Posting pictures, updates on trips and other assorted tidbits
Well things are moving along... got my backpack in the mail and I have started to plan out the packing (in an attempt to carry as little as possible). My tickets are purchased I am leaving July 2 and my Chinese visa application is out to the travel agency, so that is taken care of.

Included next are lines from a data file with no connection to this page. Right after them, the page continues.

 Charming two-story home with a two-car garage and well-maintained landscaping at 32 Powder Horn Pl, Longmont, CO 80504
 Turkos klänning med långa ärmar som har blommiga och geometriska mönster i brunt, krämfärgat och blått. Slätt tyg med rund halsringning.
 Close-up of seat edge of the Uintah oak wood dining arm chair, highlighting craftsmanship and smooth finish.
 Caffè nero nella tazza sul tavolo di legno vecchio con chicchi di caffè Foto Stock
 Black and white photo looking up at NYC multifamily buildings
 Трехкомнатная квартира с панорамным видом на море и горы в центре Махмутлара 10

There are lots of things left to do, I still need a sleeping bag, a camera, backpacking socks and shoes that are set up to travel with weight, medical supplies, maybe a few syringes, and the rest of my shots. I have already been shot up with practically every vaccination known to man, and several of them require 2 or 3 shots (fun, yes???) I know there are other things to do, but that's what I recall at the moment.
Now on to the feelings...
I posted a few days ago when I was a little bit sad about the whole thing...seems the recurring theme of these last couple months is saying goodbye and letting go of things. I had a few rough days on my trip to Los Angeles...saying goodbye to Ricky and Vanessa and Dustin hit me as we were hugging "Damn I won't see these people for a REALLY long time."
The last day of my trip I went up to the top of the hill near my Mom's house, a spot where you can see into downtown LA (my past) and into the Glendale valley and into Pasadena. I used to take a walk everyday and sit up there and think and meditate...It's the spot. I went up there to write a letter to my Mom thanking her and to say goodbye, and I basically cried for 2 hours. My Mom and I are really close, she is my confidant and one of my best friends and it is hard for me to think that I will be so far away from her and the rest of the people that I love.
Then I came back to Syracuse, got off the plane and made whirlwind friendships with a wonderful group of monks. And you know, it made me kind of sad to say goodbye to them too..maybe it was because of the close proximity of the 2 events. It must be hard for them to travel to so many places and meet so many people only to say goodbye so soon to them.
On the whole I feel really excited about the trip, but I do feel anxiety and sadness, I have to keep it real about that. Fortunately this has all gone so fast I haven't had a real good chance to dwell on it, but the feelings are there. I just have to remember my intention, to be able to benefit as many sentient beings as I possibly can, to keep my samaya to my Lamas, and to truly live up to the ideals of a Mahayana/Bodhisattva practitioner. I feel confident that this is what the trip is all about.
In conclusion....
I have been emailing Joan who organized the monks tour and she has been immensely helpful. Looks like she will be emailing out a notice about this blog and asking if anyone wants to help donate for the camera. Thanks Joan!!!
Also, as you can see I have updated the blog with some pictures from the mandala, so I am happy to see how easy it is to add pictures. I hope to add more soon.